Загнула, но не градусы, а длинные махровые тычинки: она скакала теперь по ступенькам на коне по пояс в спелых пшеничных полях, и при этом рука становилась идеальным кентавром – щедро выделявшим из себя и строптивую лошадь и отчаянного седока.
– Ну ладно, ладно – на солнце – точно двадцать!
– Кто же на солнце-то считает! – хохотал Крутаков. – В тени все норррмальные люди меррряют! Жухала!
– Да? А когда пиццу запекают – тоже, по-твоему, у повара под мышкой меряют, а не в духовке?!
– Дурррында. Это ты пррросто пррросыпаешься! Ты пррросто пррроснулась – и поэтому тебе все так ярррко. Пррроснулась. И, ррразумеется, не со мной. Как я и пррредполагал. Шутка. Чесслово. Не швыррряйся только опять трррубками как обычно, а то это уже будет совсем нечестно! Я ведь тебе перррезвонить не смогу. Не на Центррральный же телегррраф мне тебе телефониррровать бежать.
– Сам дурак, – нехотя отбивалась от вечных насмешливых его, на грани фола, шуточек Елена – и, подумав, рассказала даже щедрую надбавку про негров в вокзальном бедламе. (Теперь она уже изображала средним и указательным пальцем косилку. А большим, мизинцем и безымянным продвигала комбайн вперед по крутым лугам).

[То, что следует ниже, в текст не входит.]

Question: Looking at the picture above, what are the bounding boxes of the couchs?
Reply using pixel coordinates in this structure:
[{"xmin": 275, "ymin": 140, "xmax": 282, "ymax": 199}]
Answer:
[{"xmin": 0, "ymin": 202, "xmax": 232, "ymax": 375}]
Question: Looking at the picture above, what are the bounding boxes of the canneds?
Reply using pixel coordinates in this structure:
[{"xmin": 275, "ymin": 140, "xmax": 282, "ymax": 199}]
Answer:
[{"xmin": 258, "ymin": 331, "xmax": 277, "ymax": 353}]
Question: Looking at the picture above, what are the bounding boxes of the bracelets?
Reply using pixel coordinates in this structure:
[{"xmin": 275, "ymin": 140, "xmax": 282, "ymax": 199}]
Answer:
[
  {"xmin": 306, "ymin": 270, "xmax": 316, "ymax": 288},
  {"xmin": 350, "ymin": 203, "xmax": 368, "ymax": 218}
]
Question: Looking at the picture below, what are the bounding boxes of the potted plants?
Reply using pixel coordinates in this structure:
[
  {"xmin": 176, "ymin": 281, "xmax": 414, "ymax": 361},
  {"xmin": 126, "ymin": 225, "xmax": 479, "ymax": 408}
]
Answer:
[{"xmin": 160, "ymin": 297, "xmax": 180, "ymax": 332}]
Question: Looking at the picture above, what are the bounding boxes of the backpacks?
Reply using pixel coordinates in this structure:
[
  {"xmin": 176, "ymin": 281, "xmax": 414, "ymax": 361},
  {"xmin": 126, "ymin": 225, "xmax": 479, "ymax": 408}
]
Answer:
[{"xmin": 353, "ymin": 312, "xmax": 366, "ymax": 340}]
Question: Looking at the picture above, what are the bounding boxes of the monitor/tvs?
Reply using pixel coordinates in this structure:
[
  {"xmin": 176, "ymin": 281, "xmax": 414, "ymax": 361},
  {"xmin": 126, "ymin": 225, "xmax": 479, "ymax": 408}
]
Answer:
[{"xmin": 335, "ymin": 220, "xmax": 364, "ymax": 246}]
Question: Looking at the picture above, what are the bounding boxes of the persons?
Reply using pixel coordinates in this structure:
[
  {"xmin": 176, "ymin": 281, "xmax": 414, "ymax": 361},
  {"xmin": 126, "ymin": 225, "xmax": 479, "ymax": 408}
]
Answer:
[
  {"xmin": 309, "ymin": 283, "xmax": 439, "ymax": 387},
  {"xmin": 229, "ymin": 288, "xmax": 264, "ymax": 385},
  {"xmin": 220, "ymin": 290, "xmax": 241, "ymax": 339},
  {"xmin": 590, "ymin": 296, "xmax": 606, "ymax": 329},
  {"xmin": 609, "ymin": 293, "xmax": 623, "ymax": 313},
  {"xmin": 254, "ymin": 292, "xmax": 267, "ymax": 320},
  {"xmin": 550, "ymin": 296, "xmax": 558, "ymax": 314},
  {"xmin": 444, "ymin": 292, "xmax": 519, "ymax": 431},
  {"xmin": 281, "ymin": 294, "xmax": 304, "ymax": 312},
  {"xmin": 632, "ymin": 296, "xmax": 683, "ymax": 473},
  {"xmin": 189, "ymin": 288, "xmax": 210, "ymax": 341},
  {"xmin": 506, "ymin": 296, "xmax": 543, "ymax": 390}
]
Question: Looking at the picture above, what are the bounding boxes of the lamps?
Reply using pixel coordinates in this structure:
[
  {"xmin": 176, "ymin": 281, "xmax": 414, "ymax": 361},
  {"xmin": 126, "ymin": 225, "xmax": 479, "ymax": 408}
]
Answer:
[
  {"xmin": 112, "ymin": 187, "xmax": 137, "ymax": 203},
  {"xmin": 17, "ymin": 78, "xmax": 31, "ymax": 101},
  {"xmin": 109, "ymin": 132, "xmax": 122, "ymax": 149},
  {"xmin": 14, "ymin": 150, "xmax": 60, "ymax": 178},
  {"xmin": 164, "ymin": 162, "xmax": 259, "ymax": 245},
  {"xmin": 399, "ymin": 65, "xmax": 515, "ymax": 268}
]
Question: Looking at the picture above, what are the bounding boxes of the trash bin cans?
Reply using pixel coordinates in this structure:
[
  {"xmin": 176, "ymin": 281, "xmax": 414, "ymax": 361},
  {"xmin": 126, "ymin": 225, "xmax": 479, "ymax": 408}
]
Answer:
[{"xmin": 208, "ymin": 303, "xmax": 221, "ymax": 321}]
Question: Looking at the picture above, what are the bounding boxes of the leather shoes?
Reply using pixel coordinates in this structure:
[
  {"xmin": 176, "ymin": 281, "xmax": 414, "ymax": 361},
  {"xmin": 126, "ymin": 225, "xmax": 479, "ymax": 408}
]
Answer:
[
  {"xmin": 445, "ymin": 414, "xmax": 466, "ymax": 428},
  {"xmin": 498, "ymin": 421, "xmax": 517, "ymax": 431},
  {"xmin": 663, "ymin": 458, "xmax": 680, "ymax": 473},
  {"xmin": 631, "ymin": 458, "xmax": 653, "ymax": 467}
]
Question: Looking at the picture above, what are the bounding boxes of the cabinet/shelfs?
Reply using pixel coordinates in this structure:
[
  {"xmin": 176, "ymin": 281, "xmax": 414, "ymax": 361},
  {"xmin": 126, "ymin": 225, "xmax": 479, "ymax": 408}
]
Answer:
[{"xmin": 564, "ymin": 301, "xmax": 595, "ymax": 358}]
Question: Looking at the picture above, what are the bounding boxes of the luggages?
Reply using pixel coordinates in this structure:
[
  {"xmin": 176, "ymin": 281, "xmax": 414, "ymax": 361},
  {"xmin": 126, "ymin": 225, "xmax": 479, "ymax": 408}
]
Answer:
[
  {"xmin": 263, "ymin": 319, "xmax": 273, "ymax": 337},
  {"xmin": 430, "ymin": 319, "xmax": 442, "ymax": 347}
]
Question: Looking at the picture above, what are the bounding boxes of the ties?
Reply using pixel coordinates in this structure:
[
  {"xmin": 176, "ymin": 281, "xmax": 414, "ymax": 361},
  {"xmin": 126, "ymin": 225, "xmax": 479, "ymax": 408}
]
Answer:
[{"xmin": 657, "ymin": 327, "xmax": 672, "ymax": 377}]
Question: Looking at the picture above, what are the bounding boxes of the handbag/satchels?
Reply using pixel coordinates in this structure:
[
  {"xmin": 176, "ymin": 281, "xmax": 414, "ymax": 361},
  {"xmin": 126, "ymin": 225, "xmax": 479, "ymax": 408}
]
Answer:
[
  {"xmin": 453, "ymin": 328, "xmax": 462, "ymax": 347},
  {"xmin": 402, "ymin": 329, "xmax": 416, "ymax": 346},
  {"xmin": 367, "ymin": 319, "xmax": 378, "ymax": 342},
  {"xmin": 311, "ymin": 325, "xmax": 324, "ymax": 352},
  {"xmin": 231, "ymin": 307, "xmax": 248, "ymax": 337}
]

Смешно, но с температурой к ней с самого приезда в Мюнхен приставали буквально все. Как будто с бесконечной точностью подстраивая, подлаживая под нее пейзаж.
Началось все с того, что Марга, хозяйка дома, пятидесятилетняя пышнотелая красотка с обгорелым носом и бордовыми отрогами щек (только что вернувшаяся с горных лыж – почему-то, из Турции), веселая женщина с очень приятным грудным голосом и столь же обаятельным музыкальным кашлем, однако настолько глубоко и насквозь прокуренная, что как только она раскрывала рот и произносила хоть слово, волна настоявшегося уже где-то, в ее недрах, курева просто сшибала Елену, и заставляла невольно и невежливо отшатываться, а Марга, слегка стесняющаяся своего байкового, смягчавшего все мюнхенского акцента (вместо цуг выдыхала цух, вместо замстаг – самтахх – как будто роняла семена слов в мягкую свежевспаханную баварскую землю; а «церковь» и вовсе рыхло подменяла «кухней» – и когда Елена, абсолютно без тени сомнения уверенная, что для каждого вменяемого человека на цивилизованном, христианском, неопоганенном коммунизмом Западе, куда она наконец-то выбралась, проблемы веры – как и для нее – вопрос жизни и смерти, – и чуть не с порога жадно задала Марге в лоб вопрос, в какой храм она ходит, – Марга испуганно вытаращилась: «А зачем тебе?.. Ну… Хожу… Иногда… Да нет не хожу… Ну да, по праздникам… Но не то чтобы по всем… Ну, так, изредка… Да у нас здесь… Вон, там, на главной улице одна есть… А почему ты спросила?»), волнуясь, что русская гостья может ее не понять, наступала, стараясь придвинуть свое загорелое лицо как можно ближе и непременно говорить уста к устам – так вот первое, о чем Елену спросила пришибавшая бронхиальной гарью марльборо Марга, было: не хочет ли она принять ванну с дороги.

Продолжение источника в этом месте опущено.